### Task directions
Reproduce all of the records below word for word, omitting the pictures.

[Rows of spatial question data]
————

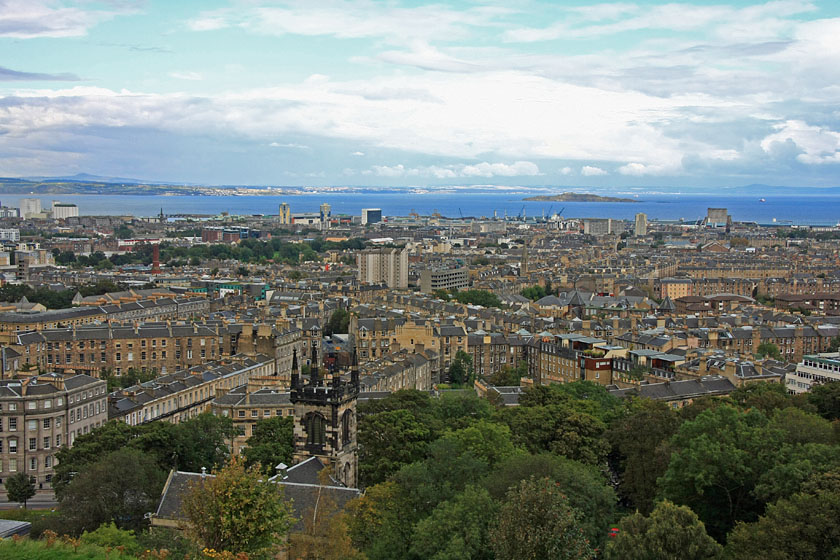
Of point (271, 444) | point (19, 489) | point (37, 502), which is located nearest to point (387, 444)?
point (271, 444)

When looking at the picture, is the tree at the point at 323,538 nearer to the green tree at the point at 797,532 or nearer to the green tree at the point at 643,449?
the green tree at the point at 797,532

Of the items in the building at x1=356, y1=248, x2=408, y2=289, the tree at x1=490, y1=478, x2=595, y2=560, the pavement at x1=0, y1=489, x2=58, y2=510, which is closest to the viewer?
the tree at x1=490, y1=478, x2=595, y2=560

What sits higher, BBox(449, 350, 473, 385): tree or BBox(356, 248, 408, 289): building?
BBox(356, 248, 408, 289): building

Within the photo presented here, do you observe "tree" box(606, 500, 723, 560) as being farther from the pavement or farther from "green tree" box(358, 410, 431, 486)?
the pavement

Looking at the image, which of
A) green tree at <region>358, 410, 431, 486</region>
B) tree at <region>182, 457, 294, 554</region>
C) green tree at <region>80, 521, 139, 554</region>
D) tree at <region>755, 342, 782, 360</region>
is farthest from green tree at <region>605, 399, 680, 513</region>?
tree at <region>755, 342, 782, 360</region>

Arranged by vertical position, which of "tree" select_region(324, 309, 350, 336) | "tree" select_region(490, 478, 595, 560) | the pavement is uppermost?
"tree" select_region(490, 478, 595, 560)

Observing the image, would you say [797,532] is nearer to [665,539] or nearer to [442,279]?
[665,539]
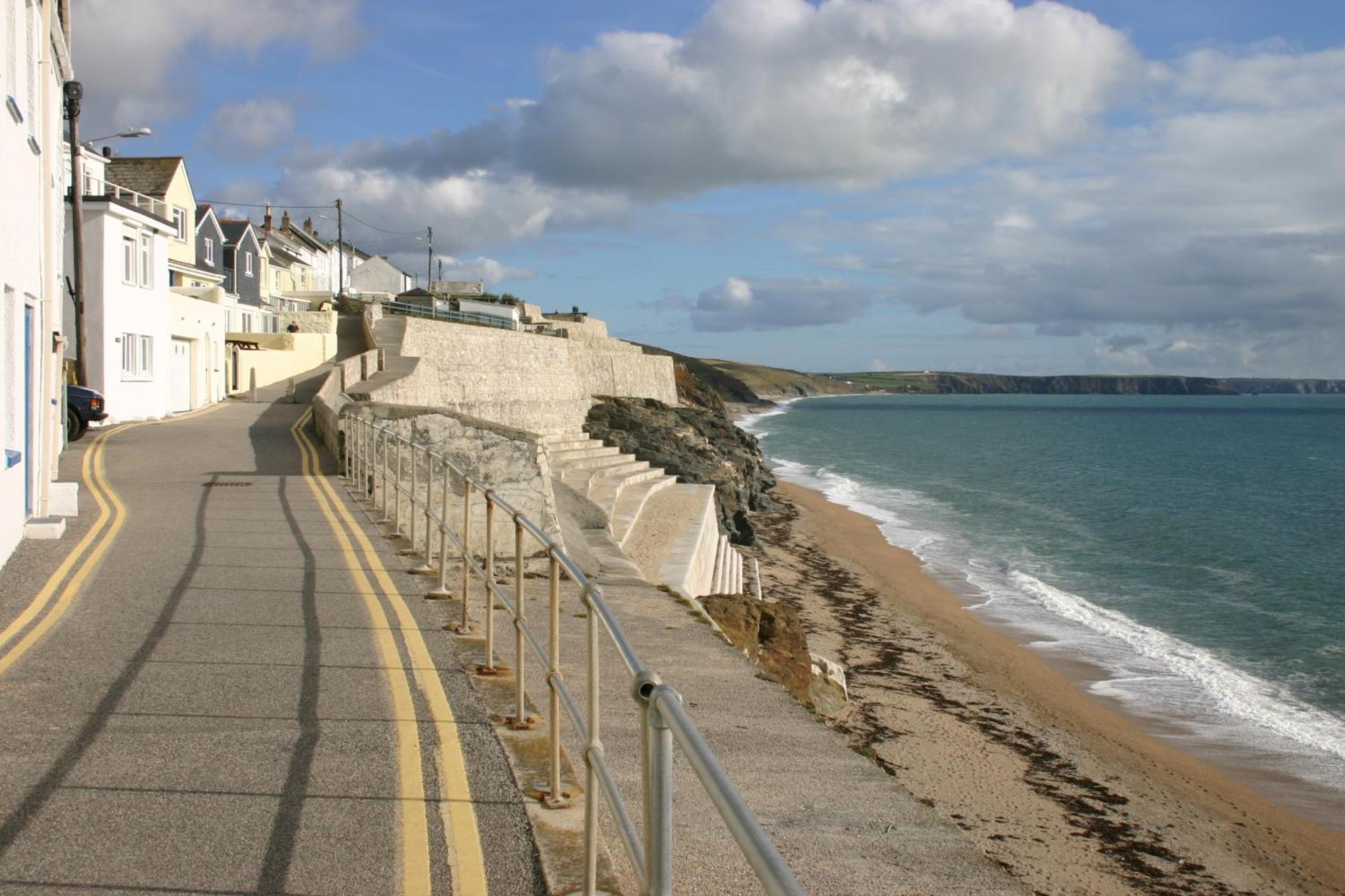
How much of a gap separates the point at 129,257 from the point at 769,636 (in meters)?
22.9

————

### Final result
Of point (271, 444) | point (19, 489) | point (37, 502), which is located nearest to point (387, 444)?
point (271, 444)

When looking at the picture, is the tree at the point at 323,538 nearer to the green tree at the point at 797,532 or nearer to the green tree at the point at 643,449?
the green tree at the point at 797,532

Of the items in the building at x1=356, y1=248, x2=408, y2=289, the tree at x1=490, y1=478, x2=595, y2=560, the pavement at x1=0, y1=489, x2=58, y2=510, which is closest to the viewer?
the tree at x1=490, y1=478, x2=595, y2=560

What sits higher, BBox(449, 350, 473, 385): tree or BBox(356, 248, 408, 289): building?
BBox(356, 248, 408, 289): building

Within the photo presented here, do you observe "tree" box(606, 500, 723, 560) as being farther from the pavement or farther from "green tree" box(358, 410, 431, 486)?
the pavement

Looking at the image, which of
A) green tree at <region>358, 410, 431, 486</region>
B) tree at <region>182, 457, 294, 554</region>
C) green tree at <region>80, 521, 139, 554</region>
D) tree at <region>755, 342, 782, 360</region>
is farthest from green tree at <region>605, 399, 680, 513</region>?
tree at <region>755, 342, 782, 360</region>

Arranged by vertical position, which of "tree" select_region(324, 309, 350, 336) | "tree" select_region(490, 478, 595, 560) | the pavement is uppermost?
"tree" select_region(490, 478, 595, 560)

Observing the image, would you say [797,532] is nearer to [665,539] or nearer to [442,279]?
[665,539]
How much of a gap separates the point at 129,257 from the point at 769,636 (in meters)?
22.9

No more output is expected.